- Passage for review
________
The law is designed to reduce inappropriate incentives to physicians to prescribe particular drugs or use devices, resulting in added costs for health care and sometimes unnecessary treatment for patients.

Neurosurgeon settles lawsuit

A South Dakota neurosurgeon, Wilson Asfora, M.D., and two companies he owned settled a lawsuit with the federal government for $4.4 million.

The suit was originally brought by two fellow physicians as a qui tam action. (Qui tam are the first two words of a Latin phrase that refers to legal actions brought by private individuals on behalf of the king or the government. When such actions are successful, the people who brought the suit often share in the financial recovery.)

The suit alleged that Asfora developed bullet cages for use in spinal fusion surgeries and distributed the devices through companies he owned. It was alleged that Asfora used more devices than needed, performed unnecessary surgeries, and charged excessively for the devices, compared to comparable products.

In addition to the financial settlement, Asfora and his companies agreed to be barred from participating in Medicare and Medicaid for six years.

$20 million settlement by health care system

The case was expensive for others involved. Sanford Health, a health care system with 46 hospitals headquartered in Sioux Falls, S.D., which employed Asfora, paid a settlement of $20 million for its involvement in the alleged kickback scheme. 

In a statement to its employees, Sanford denied any wrongdoing, and said: “We view this as an opportunity to make our compliance program even stronger.” Asfora also denied wrongdoing.

Medtronic, a medical device manufacturer with more than $30 billion in sales, also was involved in the lawsuit, which made charges under the federal False Claims Act and the Open Payments Program.
________
- Available data
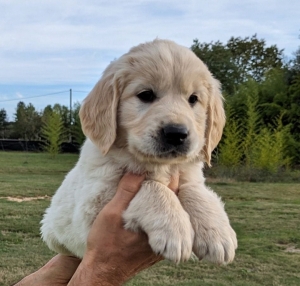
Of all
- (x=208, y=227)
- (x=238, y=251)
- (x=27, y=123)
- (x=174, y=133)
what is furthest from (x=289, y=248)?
(x=27, y=123)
________
- Your tasks
- A) In the passage about the neurosurgeon's settlement, for how many years did Asfora and his companies agree to be barred from Medicare and Medicaid?
- B) Duplicate the section of the passage about the neurosurgeon's settlement that starts with "The suit was" and goes on through "to comparable products.".

- Solutions to the tasks
- A) Six years.

- B)
The suit was originally brought by two fellow physicians as a qui tam action. (Qui tam are the first two words of a Latin phrase that refers to legal actions brought by private individuals on behalf of the king or the government. When such actions are successful, the people who brought the suit often share in the financial recovery.)

The suit alleged that Asfora developed bullet cages for use in spinal fusion surgeries and distributed the devices through companies he owned. It was alleged that Asfora used more devices than needed, performed unnecessary surgeries, and charged excessively for the devices, compared to comparable products.